The Latest: Trump visits African American history museum
WASHINGTON (AP) -- The Latest on President Donald Trump (all times EST):
President Donald Trump is visiting the National Museum of African American History and Culture. The president is touring the museum's exhibits with a group that includes Ben Carson and Carson's wife, Candy, as well as the president's daughter Ivanka, aide Omarosa Manigault and museum staff.
The president says of the museum: "Honestly, it's fantastic."
The museum includes an exhibit dedicated to Carson's rise from poverty to prominent pediatric neurosurgeon, which the group stopped to admire and pose for photos.
Carson was one of Trump's rivals in the GOP primary and is the president's pick to serve as the next secretary of Housing and Urban Development.
Trump's wife Melania Trump visited the museum last week with Sara Netanyahu.
A longtime CIA analyst says he resigned from the agency last week because he "cannot in good faith" serve the administration of President Donald Trump.
Edward Price writes in an opinion piece for the Washington Post published online Monday that Trump's campaign rhetoric combined with some of his initial moves in the White House led to his decision.
Price specifically criticizes Trump's speech in front of a memorial wall at CIA headquarters the day after taking office in which he defended the size of his inauguration crowd. He also cites Trump's reorganization of the National Security Council last month, which has been seen as a downgrade in influence for intelligence officials.
Price worked at the CIA since 2006. He was also a staffer at the NSC from 2014 to earlier this year.
The Kremlin has refrained from comment on the appointment of the new U.S. national security adviser, saying it will wait to see what stance Washington will take.
President Donald Trump named Army Lt.

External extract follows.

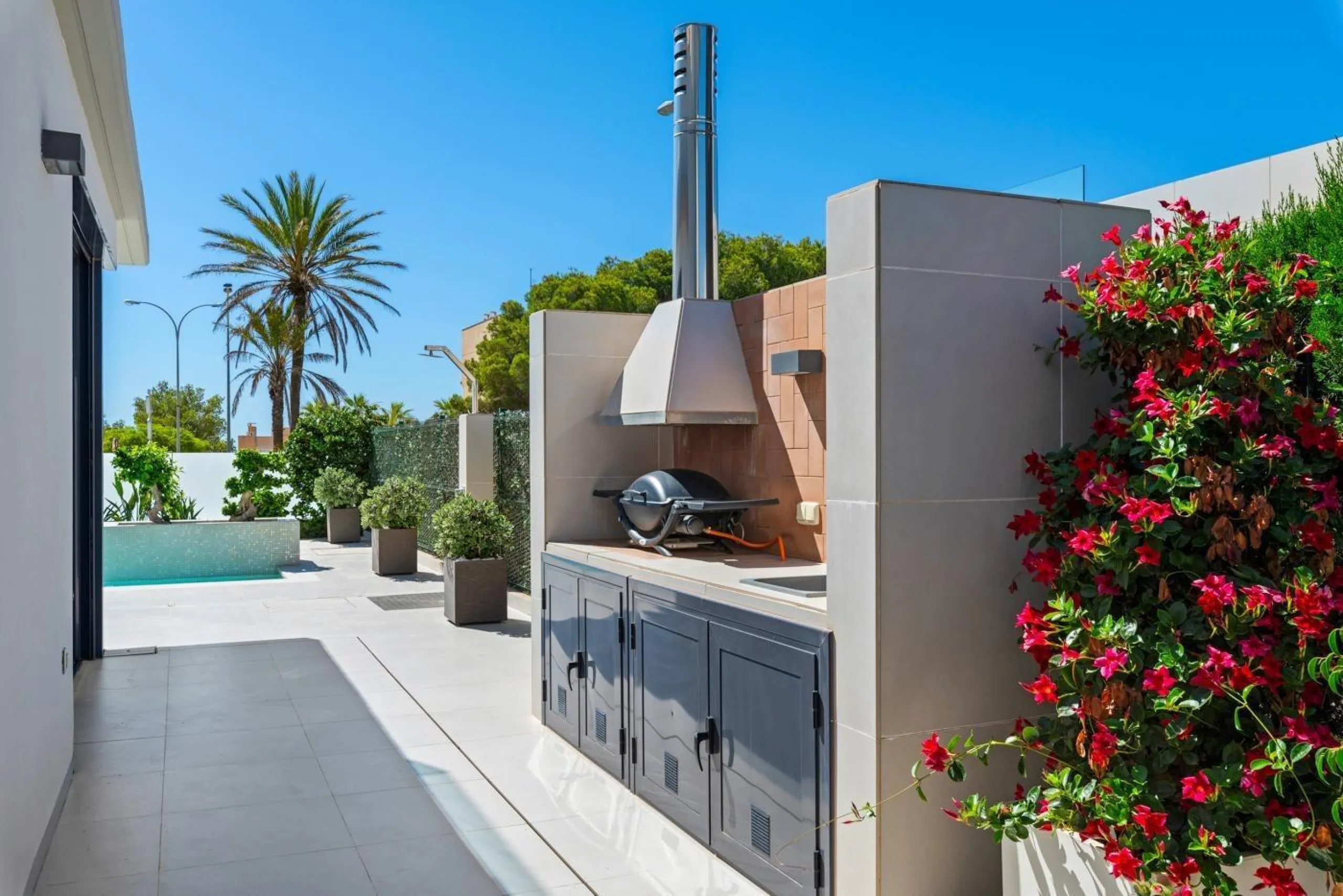 Lujosa villa de obra nueva a un paso de la playa de Campoamor !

Gen. H.R. McMaster to the job Monday. McMaster replaces retired Gen. Michael Flynn, who was fired last week after Trump determined that Flynn had misled Vice President Mike Pence about the nature of his discussion with Russia's ambassador to the U.S. during the presidential transition.
Asked about how the Kremlin views the appointment, President Vladimir Putin's spokesman Dmitry Peskov said he wouldn't comment on what is Trump's prerogative. He noted Tuesday that "it's important to us how our relations will develop," adding that "we are patiently following our American partners determining their stance."

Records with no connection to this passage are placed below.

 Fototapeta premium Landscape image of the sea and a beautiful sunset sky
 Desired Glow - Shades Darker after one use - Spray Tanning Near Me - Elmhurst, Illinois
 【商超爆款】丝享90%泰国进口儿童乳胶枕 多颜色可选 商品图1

President Donald Trump has chosen as his national security adviser a soldier-scholar who fought in both Iraq wars.
Army Lt. Gen. H.R. McMaster also published an influential book that called out the U.S. government for "lies" that led to the Vietnam War.
The White House says McMaster will remain on active military duty while leading the National Security Council.
McMaster joins two retired generals - Defense Secretary Jim Mattis and Homeland Security Secretary John Kelly - already in Trump's inner circle, adding to the impression that the president prefers military men in top roles.
McMaster replaces retired Gen. Michael Flynn, who was fired last week after Trump determined that Flynn had misled Vice President Mike Pence about his discussion with Russia's ambassador to the U.S. during the presidential transition.